Washington Post December 11, 2004
By Dana Priest
The United States is building a new generation of spy satellites designed to orbit undetected, in a highly classified program that has provoked opposition in closed congressional sessions where lawmakers have questioned its necessity and rapidly escalating price, according to U.S. officials.
The previously undisclosed effort has almost doubled in projected cost -- from $5 billion to nearly $9.5 billion, officials said. The National Reconnaissance Office, which manages spy satellite programs, has already spent hundreds of millions of dollars on the program, officials said.
The National Reconnaissance Office and the CIA declined to comment. Lockheed Martin Corp., which sources said is the lead contractor on the project, issued a statement saying, "As a matter of policy we do not discuss what we may or may not be doing in regards to classified programs."
The satellite in question would be the third and final version in a series of spacecraft funded under a classified program once known as Misty, officials said.
Stealth technology has been used to cloak military aircraft such as the F-117A fighter and the B-2 bomber.
When radar searches for a stealth craft, it records a signature that is much smaller than its size should indicate. Thus a stealth plane or satellite could appear to radar analysts as airborne debris.
Advanced nations routinely patrol the skies with radar and other equipment to detect spy planes, satellites and other sensors.
About 95 percent of spycraft are detected by other nations, experts say. But "even France and Russia would have a hard time figuring out what they were tracking" if they were to pick up the image of a stealth satellite, said John Pike of GlobalSecurity.org, an expert on space imagery.
The idea behind a stealth satellite is "so the evildoers wouldn't know we are looking at them," Pike said. "It's just a fundamental principle of operational security that you know when the other guy's satellites are going to be overhead and you plan accordingly."
But, Pike said, "the cover and deception going on today is more systematic and continual. It's not the 'duck and cover' of the Soviet era."
The existence of the maiden stealth satellite launched under the Misty program was first reported by Jeffrey T. Richelson in his 2001 book "The Wizards of Langley: Inside the CIA's Directorate of Science and Technology." Richelson said that first craft was launched from the space shuttle Atlantis on March 1, 1990.

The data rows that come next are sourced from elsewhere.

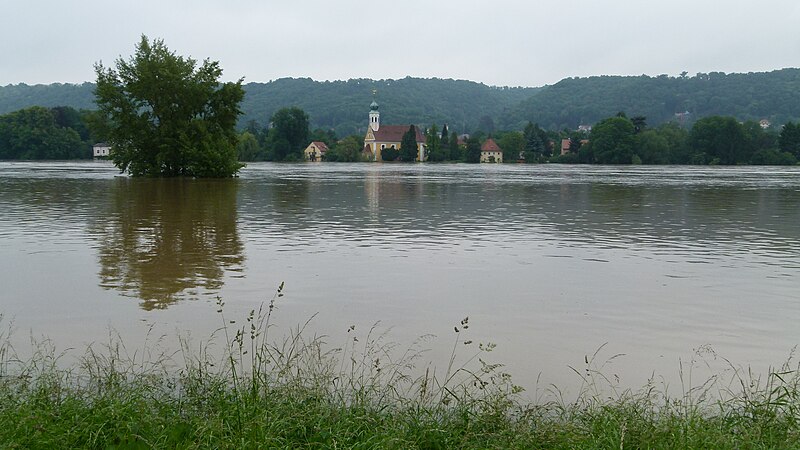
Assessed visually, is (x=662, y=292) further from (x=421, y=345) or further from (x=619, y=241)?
(x=619, y=241)

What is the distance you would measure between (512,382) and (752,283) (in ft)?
22.7

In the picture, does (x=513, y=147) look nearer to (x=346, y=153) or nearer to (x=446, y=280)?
(x=346, y=153)

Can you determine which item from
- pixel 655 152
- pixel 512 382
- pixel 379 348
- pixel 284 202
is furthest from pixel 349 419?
pixel 655 152

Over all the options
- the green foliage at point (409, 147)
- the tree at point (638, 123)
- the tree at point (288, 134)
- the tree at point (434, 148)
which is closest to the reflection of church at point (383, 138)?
the green foliage at point (409, 147)

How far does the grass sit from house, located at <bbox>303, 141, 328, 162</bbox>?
146m

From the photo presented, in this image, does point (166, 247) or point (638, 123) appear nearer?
point (166, 247)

Circumstantial evidence of that satellite's existence was outlined in the April issue of a Russian space magazine, Novosti Kosmonavtiki. According to a translation for The Washington Post, the article suggested that a satellite launched from Vandenberg Air Force Base in California in 1999 may be the second-generation Misty craft and noted that the satellite was put into orbit along with "a large number of debris," a likely deception method.